In addition to a the prison sentence, Hill was given three years probation and a 25-year ban from owning or living with animals.
While Ontario's animal cruelty laws are touted as the strongest in Canada, it's still an unusually stern sentence.
In a similar case from 2012, John Mackenzie of Belle River, Ontario, was convicted of animal cruelty after taping a dog's muzzle shut and tying him to a tree - with fatal results. His sentence? Despite Mackenzie's "wanton and callous" act, a judge sentenced him to just four months in jail.
Even that sentence is certainly a welcome progression from past cases across Canada.
In 1989, for example, an Alberta man who beat his dog to death with a hockey stick was fined $1,000, despite a judge stating his "actions went far, far beyond what could be considered reasonable discipline for an animal."
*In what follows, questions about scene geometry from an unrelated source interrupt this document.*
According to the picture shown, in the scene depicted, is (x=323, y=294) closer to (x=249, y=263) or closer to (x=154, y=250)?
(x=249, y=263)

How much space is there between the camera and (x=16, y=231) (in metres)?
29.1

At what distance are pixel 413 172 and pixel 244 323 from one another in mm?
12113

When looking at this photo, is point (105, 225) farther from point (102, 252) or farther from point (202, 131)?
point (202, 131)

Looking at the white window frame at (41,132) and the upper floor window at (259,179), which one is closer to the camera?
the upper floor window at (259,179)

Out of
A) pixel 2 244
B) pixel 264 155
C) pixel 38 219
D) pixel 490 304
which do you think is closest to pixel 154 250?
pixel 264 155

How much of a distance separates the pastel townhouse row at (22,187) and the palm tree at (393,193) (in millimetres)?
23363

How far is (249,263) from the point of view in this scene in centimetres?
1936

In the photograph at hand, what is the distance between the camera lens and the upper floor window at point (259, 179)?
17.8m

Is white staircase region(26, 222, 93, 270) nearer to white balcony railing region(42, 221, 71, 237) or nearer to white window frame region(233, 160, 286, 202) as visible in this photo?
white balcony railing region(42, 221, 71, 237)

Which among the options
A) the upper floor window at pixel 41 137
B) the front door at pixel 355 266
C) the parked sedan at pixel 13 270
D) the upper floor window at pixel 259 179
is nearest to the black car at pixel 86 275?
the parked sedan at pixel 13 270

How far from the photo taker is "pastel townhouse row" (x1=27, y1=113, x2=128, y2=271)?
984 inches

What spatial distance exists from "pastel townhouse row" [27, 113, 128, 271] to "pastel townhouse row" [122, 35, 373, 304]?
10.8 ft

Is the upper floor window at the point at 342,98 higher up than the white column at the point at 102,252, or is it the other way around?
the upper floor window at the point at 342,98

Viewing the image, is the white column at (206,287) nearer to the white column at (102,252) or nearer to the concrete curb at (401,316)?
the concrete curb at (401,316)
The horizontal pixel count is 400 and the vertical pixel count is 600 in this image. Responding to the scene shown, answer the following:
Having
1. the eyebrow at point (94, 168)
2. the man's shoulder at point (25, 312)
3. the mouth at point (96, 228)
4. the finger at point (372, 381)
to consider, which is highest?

In 1996, a man angry about his cat knocking over a garbage pail broke the animal's leg. He was acquitted of animal cruelty as a Newfoundland court deemed the act accidental.
Michael Hill's case, on the other hand, may have been influenced by a surging social media campaign that arose after the story was originally published.
An online petition demanding justice for Hill's victim drew more than 60,000 signatures. Some of that virtual rage spilled over into real life on Monday, with dozens of animal welfare advocates showing up in court and pelting Hill with insults.